Copy the items from the line with "Can you determine which of" to the line with "(90,121), (153,98), (144,87)", putting "bird" wherever "kingfisher" appears and changing nothing else. Leave the pictures out.

** START Provided data **

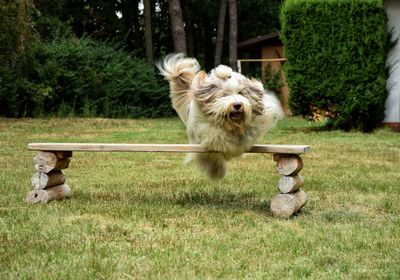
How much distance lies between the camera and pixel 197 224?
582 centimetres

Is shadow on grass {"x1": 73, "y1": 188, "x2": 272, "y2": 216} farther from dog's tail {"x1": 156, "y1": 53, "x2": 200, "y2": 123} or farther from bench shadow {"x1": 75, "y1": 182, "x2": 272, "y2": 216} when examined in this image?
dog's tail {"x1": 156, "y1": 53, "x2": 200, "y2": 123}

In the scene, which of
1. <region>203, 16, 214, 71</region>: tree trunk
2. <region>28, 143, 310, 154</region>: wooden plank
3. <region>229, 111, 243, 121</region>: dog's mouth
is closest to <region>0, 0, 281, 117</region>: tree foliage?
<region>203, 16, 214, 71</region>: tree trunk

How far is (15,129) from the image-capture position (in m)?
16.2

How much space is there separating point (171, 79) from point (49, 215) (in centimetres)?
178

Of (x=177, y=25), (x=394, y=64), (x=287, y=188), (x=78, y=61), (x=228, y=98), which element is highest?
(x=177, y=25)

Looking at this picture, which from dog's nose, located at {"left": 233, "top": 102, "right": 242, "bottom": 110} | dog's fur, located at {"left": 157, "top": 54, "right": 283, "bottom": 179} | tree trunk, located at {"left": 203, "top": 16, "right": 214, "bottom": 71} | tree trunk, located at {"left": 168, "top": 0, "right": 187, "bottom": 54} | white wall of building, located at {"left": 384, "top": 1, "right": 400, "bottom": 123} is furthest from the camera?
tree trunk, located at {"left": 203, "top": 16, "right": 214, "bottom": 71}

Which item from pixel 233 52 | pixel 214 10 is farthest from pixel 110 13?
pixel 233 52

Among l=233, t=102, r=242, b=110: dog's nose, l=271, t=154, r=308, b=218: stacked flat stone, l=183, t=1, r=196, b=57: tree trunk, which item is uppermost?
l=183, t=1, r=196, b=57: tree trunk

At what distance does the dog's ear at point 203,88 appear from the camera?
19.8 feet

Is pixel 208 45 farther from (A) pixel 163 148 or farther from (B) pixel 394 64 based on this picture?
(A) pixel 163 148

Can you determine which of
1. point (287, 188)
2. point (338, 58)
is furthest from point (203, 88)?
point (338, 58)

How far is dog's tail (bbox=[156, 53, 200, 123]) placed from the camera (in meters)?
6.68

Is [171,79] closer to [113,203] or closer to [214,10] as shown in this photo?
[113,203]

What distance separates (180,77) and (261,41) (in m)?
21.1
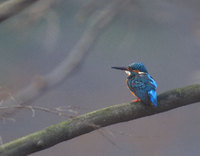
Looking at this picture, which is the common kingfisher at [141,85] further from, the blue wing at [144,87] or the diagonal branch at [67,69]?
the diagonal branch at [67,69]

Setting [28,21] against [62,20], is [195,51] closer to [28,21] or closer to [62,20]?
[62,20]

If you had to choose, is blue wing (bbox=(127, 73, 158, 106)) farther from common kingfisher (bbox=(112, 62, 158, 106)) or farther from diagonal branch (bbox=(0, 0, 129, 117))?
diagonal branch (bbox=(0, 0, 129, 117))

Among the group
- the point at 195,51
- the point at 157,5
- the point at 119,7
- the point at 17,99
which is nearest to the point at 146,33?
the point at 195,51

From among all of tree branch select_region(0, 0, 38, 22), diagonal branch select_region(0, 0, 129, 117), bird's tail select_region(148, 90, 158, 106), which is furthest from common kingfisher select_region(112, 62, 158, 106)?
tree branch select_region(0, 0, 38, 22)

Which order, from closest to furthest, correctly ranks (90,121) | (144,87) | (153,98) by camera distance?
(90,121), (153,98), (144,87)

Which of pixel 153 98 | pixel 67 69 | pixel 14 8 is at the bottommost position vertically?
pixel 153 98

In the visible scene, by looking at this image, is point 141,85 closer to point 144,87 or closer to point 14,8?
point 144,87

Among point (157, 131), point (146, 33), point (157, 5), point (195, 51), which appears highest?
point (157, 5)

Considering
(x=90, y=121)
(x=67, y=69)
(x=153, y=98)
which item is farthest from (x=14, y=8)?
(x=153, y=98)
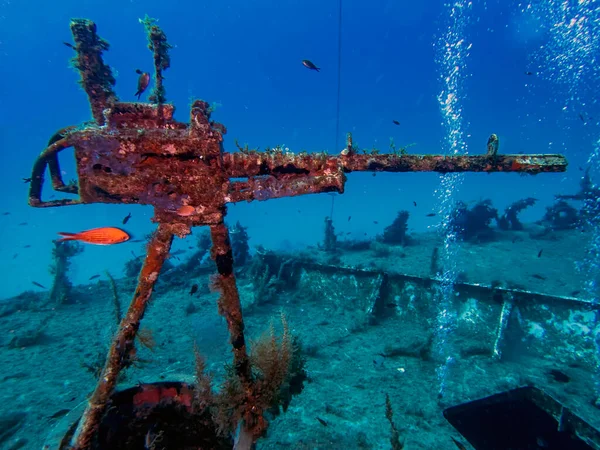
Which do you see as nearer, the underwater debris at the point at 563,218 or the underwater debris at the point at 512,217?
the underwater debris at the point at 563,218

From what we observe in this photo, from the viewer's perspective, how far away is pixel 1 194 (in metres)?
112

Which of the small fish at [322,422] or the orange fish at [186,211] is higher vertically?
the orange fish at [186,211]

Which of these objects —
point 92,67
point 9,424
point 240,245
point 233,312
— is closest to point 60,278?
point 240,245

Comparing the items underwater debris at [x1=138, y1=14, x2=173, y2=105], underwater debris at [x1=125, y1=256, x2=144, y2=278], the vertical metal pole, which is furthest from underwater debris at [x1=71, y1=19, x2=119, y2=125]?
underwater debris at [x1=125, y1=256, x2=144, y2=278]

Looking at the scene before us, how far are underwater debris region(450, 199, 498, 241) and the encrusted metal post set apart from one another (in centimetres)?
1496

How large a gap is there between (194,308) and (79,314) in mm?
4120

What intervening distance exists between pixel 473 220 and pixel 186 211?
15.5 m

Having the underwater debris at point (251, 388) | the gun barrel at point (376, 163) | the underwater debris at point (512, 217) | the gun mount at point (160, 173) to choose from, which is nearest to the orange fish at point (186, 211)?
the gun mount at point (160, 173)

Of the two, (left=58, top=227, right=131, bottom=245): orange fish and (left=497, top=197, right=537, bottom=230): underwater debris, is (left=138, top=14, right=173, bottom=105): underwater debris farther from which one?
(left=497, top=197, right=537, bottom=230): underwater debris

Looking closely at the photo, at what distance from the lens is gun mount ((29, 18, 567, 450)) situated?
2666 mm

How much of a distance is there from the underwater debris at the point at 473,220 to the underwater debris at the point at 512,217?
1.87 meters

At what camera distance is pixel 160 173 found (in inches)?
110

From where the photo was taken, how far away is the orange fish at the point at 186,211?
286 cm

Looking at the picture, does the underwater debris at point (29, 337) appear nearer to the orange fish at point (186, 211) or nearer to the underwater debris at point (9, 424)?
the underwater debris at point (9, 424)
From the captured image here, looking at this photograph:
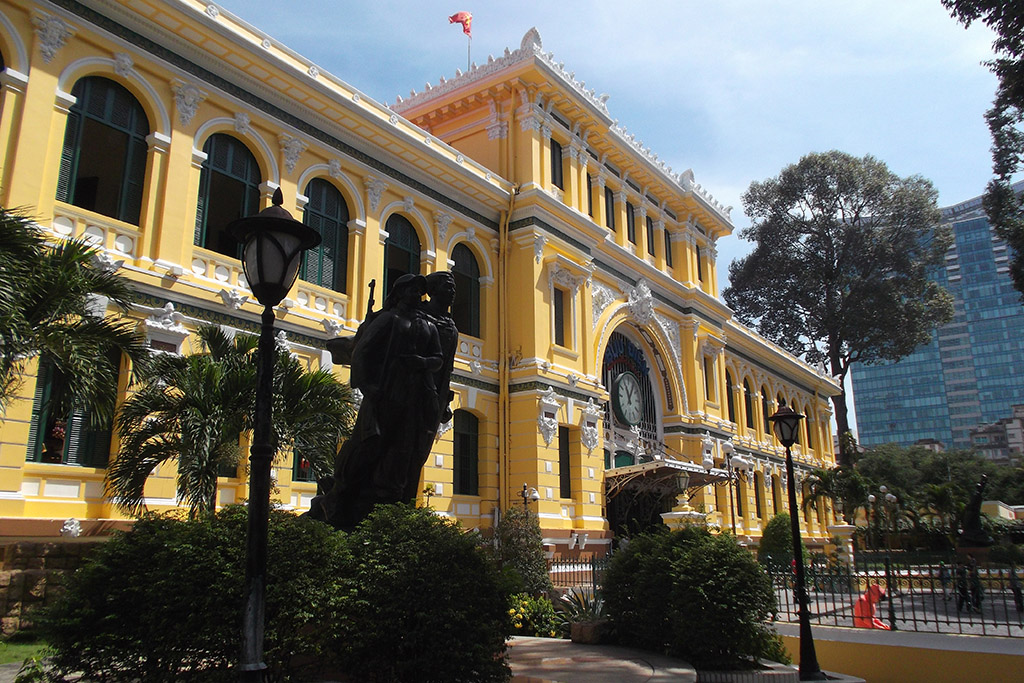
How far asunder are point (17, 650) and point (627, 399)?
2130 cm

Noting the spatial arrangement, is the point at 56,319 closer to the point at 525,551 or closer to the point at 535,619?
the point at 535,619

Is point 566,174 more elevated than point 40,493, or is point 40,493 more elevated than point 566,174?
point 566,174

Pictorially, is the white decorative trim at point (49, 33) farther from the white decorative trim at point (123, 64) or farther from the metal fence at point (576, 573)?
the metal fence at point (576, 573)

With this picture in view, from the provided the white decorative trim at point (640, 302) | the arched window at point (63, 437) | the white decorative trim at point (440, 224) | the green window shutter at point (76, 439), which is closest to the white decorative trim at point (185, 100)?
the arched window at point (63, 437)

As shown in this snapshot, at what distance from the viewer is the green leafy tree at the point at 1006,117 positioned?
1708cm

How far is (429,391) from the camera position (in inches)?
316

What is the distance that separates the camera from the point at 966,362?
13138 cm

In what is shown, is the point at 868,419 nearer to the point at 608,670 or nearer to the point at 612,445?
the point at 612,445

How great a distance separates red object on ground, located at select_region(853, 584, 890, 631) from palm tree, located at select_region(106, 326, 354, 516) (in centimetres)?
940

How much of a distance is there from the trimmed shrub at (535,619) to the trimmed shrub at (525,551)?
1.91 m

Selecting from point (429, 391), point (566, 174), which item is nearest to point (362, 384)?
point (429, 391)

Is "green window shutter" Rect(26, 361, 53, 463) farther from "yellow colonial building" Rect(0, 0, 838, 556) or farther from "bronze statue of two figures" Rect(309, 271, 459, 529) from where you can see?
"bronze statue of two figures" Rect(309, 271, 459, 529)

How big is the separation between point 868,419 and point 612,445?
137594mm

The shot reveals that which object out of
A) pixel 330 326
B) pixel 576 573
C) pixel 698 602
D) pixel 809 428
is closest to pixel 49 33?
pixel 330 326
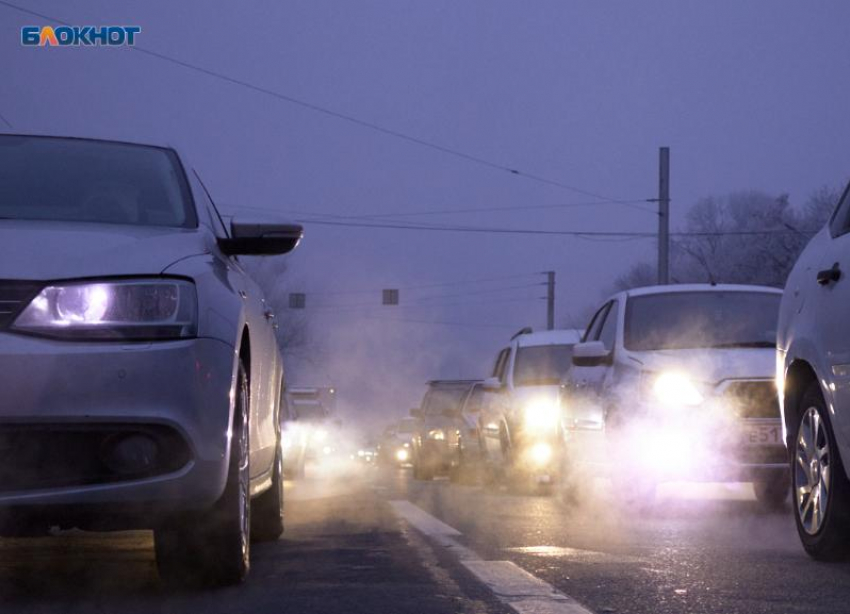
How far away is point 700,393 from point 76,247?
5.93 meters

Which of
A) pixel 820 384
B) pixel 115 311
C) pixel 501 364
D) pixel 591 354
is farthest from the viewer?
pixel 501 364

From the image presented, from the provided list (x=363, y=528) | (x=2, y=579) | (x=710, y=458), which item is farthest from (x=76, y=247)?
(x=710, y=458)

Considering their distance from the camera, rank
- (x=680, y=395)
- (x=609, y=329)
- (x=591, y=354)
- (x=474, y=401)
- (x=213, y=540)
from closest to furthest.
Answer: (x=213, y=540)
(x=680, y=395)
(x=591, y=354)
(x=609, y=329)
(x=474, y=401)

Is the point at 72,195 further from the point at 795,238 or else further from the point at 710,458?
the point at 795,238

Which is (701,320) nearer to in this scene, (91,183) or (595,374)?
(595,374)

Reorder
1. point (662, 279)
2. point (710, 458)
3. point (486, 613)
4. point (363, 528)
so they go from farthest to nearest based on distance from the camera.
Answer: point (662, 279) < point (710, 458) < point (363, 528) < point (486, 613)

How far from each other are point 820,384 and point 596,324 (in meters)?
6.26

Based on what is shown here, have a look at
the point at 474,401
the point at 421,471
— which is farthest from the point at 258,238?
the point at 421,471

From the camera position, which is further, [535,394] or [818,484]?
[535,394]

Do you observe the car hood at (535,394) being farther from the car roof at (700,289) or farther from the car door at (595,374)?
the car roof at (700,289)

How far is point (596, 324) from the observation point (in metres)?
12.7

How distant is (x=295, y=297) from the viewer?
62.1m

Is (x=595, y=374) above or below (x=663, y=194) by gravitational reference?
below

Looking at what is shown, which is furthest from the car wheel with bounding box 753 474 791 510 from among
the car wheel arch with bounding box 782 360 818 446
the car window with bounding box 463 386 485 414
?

** END Provided data **

→ Completed exercise
Can you determine which of
1. point (287, 188)
2. point (338, 58)
is furthest from point (203, 88)?
point (338, 58)

How far is dog's tail (bbox=[156, 53, 200, 123]) placed from the camera (in meters)?
6.68

Is [171,79] closer to [113,203] or closer to [214,10] as shown in this photo?
[113,203]

What distance separates (180,77) and (261,41) (in m)?
21.1
Looking at this picture, which is the common bird at [141,85] further from, the blue wing at [144,87] or the diagonal branch at [67,69]?
the diagonal branch at [67,69]

Setting [28,21] against [62,20], is [195,51] closer to [28,21] or closer to [62,20]?
[62,20]

If you had to choose, is blue wing (bbox=(127, 73, 158, 106)) farther from common bird (bbox=(112, 62, 158, 106)) or farther from diagonal branch (bbox=(0, 0, 129, 117))?
diagonal branch (bbox=(0, 0, 129, 117))

Among the group
- the point at 195,51
- the point at 157,5
- the point at 119,7
- the point at 17,99
which is nearest to the point at 146,33?
the point at 195,51

From among all of tree branch select_region(0, 0, 38, 22), diagonal branch select_region(0, 0, 129, 117), bird's tail select_region(148, 90, 158, 106), which is furthest from common bird select_region(112, 62, 158, 106)?
tree branch select_region(0, 0, 38, 22)

Which order, from closest to furthest, correctly ranks (90,121) | (144,87) | (153,98) by camera distance?
(90,121), (153,98), (144,87)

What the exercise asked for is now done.